Acórdão nº 254/10.4TTFIG.1.C1 de Court of Appeal of Coimbra (Portugal), 15 de Setembro de 2016

Magistrado ResponsávelRAMALHO PINTO
Data da Resolução15 de Setembro de 2016
EmissorCourt of Appeal of Coimbra (Portugal)

Acordam no Tribunal da Relação de Coimbra: Por considerar que se registava uma situação de agravamento das sequelas decorrentes do acidente de trabalho a que estes autos se reportam, bem assim como da incapacidade correspondente às ditas sequelas agravadas, requereu o sinistrado incidente de revisão de incapacidade.

Efectuado exame por por junta médica, os Srs. peritos foram de parecer que se tinha registado efectivamente o agravamento denunciado pelo sinistrado, razão pela qual entenderam que deveria ser atribuída ao sinistrado uma IPP de 75,45%, com IPATH.

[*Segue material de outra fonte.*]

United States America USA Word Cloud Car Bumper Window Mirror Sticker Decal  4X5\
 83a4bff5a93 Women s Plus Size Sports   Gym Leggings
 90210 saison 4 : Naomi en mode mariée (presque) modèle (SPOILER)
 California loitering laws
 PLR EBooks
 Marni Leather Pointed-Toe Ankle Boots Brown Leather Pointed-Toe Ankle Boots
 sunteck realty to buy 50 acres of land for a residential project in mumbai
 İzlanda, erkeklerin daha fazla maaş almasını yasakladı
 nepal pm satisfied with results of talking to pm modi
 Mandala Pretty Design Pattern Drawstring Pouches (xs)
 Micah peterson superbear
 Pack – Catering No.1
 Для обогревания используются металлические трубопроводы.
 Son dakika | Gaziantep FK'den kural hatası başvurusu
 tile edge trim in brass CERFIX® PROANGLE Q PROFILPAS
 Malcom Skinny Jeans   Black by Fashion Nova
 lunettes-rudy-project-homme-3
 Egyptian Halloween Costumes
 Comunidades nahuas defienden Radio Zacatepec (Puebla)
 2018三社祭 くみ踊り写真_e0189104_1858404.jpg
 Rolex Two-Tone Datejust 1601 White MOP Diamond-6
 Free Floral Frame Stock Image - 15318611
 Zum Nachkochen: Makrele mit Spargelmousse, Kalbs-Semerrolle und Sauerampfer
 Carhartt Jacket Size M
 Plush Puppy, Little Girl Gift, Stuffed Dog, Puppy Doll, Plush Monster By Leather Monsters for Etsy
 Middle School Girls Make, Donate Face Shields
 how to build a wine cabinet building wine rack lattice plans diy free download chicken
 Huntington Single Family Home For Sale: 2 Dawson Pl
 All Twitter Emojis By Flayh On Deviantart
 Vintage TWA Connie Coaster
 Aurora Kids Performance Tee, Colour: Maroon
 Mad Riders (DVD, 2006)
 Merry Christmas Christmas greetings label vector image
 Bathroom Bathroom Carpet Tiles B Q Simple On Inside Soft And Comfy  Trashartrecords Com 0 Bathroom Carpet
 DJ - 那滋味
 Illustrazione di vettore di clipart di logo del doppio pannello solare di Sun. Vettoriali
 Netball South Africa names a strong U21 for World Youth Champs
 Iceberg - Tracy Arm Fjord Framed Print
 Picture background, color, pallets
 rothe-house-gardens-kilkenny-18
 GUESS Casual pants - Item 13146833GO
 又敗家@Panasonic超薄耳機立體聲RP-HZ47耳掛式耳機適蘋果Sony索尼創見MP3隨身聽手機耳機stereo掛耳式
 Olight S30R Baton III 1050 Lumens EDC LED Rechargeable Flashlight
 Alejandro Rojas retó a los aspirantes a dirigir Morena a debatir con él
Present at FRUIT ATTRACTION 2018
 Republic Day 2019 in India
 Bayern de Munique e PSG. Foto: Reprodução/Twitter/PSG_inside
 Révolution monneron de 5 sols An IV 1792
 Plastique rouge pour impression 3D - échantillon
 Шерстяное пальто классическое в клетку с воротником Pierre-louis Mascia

A fls. 354, o sinistrado apresentou atestado médico, onde se considera que o mesmo tem aptidão física e mental para a condução de veículos das categorias B e B1 (Grupo 1), sendo essa condução “limitada a velocidade inferior a 100 Km/ hora; Caixa de velocidades automática; pedal do travão adequado para ser utilizado pelo é esquerdo”.

Notificada de tal documento médico, a seguradora nada veio dizer em relação ao mesmo.

Tendo sido notificado para apresentar orçamentos de viatura a adquirir, o sinistrado veio juntar dois- de um Volskwagen Golf Sportsvan 2.0 TDI- 150 cv, no valor de € 25.900,00 - fls. 367, e de um Ford Grand C-MAX 2.0 TDCi- 150 cv, no valor de € 24.181,11- fls. 372.

A fls. 379, o sinistrado apresentou requerimento do seguinte teor: “ A... , Sinistrado no âmbito do processo à margem referenciado e nele melhor identificado, notificado do requerimento junto pela Entidade Responsável, vem expor e requerer a V. Exa. o seguinte: 1. O Sinistrado, que anteriormente ao sinistro ocorrido, era pessoal saudável e com mobilidade plena, avançou com o presente processo, que de bom grado dispensaria pois seria demonstrativo que nenhuma consequência ao nível da sua saúde teria ocorrido pelo sinistro em causa, com o objectivo de ver ressarcidos, os prejuízos que sofreu.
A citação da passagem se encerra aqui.